Want to keep learning?

This content is taken from the University of California, Berkeley, Center for Effective Global Action (CEGA) & Berkeley Initiative for Transparency in the Social Sciences (BITSS)'s online course, Transparent and Open Social Science Research. Join the course to learn more.

Skip to 0 minutes and 1 second Second paper is a Smeesters paper. And again we’re just going to look at a different statistic, but we’re going to look for two little variants. The same kind of idea. This is a different social psychology experiment. The conventional wisdom in social psychology is certain colors evoke certain moods or states of mind, that then produce certain behaviors. So, the idea is the color red makes people break with the rules. Blue make them sort of acquiesce. And the color white means they kind of follow the rules when they’re supposed to, and they kind of deviate where they’re supposed to. That was my understanding from reading the article. That certain colors evoke certain things.

Skip to 0 minutes and 42 seconds So they basically had subjects answer questions that were very closely linked to stereotypical attributes of certain types of people by gender, by demographics, etc. But they handed them the instructions before they filled in this survey in different color folders. And the idea is if you hand someone a red folder, they’re going to tend to break with the stereotypes, and with blue they’re going to go along with them and whatnot. So, turns out there were these three different color conditions, and then for different types of tests. There’s twelve arms. There’s three colors. There’s four outcomes. The theory predicts for six of them, you’re going to answer a lot of the twenty questions you’re asked in the affirmative.
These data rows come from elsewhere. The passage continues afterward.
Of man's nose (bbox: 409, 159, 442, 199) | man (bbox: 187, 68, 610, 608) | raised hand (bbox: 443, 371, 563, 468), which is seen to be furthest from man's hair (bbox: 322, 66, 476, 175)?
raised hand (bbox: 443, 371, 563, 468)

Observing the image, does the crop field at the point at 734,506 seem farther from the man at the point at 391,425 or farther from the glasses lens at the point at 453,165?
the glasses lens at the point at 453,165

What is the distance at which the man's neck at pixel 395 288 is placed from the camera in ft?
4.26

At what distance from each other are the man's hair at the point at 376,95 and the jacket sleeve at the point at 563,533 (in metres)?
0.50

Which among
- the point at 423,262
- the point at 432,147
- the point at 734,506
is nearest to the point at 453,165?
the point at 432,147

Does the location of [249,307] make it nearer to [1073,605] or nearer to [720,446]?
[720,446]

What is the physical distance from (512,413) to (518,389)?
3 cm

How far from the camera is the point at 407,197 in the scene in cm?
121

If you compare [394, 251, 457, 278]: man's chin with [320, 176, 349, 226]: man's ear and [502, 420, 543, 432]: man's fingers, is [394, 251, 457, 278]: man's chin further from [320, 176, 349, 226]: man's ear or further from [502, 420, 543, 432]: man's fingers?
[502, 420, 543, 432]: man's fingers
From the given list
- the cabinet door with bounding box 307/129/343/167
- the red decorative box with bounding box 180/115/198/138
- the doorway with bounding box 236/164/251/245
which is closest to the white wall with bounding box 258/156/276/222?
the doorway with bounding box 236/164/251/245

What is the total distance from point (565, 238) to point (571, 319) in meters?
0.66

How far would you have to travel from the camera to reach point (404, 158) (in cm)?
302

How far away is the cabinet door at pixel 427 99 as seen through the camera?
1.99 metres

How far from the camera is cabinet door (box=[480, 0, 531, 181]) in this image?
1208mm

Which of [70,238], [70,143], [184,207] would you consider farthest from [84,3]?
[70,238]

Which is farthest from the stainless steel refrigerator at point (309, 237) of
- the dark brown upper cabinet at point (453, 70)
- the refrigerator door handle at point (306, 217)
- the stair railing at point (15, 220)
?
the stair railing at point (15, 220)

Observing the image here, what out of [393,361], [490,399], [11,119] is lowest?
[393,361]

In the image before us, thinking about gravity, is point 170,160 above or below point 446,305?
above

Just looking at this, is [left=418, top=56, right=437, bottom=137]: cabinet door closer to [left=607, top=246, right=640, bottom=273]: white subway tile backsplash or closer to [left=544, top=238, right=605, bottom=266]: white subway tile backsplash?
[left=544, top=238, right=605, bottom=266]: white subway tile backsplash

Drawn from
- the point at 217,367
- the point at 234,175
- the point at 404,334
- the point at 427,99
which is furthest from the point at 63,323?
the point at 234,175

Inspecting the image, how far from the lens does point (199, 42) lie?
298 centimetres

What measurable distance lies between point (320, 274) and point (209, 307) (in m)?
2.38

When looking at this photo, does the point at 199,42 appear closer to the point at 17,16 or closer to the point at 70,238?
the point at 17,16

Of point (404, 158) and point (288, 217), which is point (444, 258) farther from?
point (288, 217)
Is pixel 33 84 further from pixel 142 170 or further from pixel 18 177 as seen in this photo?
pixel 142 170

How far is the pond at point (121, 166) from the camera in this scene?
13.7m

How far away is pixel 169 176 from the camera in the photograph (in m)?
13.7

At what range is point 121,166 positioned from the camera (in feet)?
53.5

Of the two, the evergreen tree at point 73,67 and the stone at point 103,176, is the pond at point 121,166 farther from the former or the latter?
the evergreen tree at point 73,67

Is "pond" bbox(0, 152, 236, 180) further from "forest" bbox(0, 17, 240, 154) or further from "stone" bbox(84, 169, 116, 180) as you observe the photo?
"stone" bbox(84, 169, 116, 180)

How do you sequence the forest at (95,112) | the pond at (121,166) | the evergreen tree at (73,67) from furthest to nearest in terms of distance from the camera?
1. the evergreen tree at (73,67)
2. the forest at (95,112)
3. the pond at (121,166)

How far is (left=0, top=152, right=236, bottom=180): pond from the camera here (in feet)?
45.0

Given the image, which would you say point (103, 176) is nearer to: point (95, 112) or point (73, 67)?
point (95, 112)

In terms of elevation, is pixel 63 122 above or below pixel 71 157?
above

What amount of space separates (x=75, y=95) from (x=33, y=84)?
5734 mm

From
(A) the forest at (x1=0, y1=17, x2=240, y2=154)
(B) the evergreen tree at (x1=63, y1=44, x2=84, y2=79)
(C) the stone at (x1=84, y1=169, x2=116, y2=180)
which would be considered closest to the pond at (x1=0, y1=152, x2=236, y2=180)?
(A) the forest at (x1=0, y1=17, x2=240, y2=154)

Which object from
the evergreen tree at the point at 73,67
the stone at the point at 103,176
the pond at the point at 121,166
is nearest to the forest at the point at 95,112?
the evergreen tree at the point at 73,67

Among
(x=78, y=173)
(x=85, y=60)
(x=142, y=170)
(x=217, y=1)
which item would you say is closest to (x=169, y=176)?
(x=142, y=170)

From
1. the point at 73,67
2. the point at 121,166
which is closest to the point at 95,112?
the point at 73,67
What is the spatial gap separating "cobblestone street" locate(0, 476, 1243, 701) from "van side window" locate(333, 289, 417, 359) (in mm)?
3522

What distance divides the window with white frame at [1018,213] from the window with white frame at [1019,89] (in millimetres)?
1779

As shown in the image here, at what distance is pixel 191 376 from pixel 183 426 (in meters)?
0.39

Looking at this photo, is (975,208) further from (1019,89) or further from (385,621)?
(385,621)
Skip to 1 minute and 41 seconds And for six of those twelve you’re going to answer fewer of them in the affirmative. Because the color is going to push you towards the affirmative, let’s say, if you get blue. But it’s going to push you away from answering yes if you get red. So that’s the prediction. Twelve arms, six predicted high, six predicted low.

Skip to 2 minutes and 3 seconds Okay, so we have the six low predicted arms on the left. The six high predicted arms on the right. This is yes answers out of twenty questions. And the thing that caught Simonsohn’s eye here is all the low predicted arms have almost exactly the same mean, they’re 9 point something. And almost all the high predicted arms have almost the exact same mean between 11.4 and 12 out of 20. Now these were actually somewhat different questions. There were some about sort of gender stereotypes. There was a picture of Albert Einstein in one of them. If you remember, it’s like why those treatments would generate exactly the same response, even if they’re predicted to have the same sign?

Skip to 2 minutes and 51 seconds You know, sometimes we test, this is a little bit of the obsession, in a lot of the social sciences with rejecting the null. So some sort of predict you’d have a positive effect. Some predicted you’d have a negative effect. But as far as I can tell in the description in this paper, none of them make very clear predictions about the exact magnitude of the effect. But somehow they have exactly the same impact, just seems totally bizarre. So just twelve out of twelve exactly nailed it. You know it’s like you just keep hitting shots from mid-court, as a basketball analogy. You just hit twelve in a row every time. Just not going to happen. Okay, so this was the concern.

Skip to 3 minutes and 30 seconds How likely is it given a certain distribution, given that the outcome, let’s say is normally distributed with a certain mean and standard deviation. How likely is it that those six means are going to be that close together? Same thing for the high conditions. So, again it’s the same kind of idea. He’s going to use the summary statistics in the article himself. He’s actually going to impose the same distribution for all the lows, and then a separate same distribution for all the highs. He’s rigging the data to look more similar than it probably is. And despite rigging the data as much as possible, when he takes his 100,000 draws of a normal with those characteristics.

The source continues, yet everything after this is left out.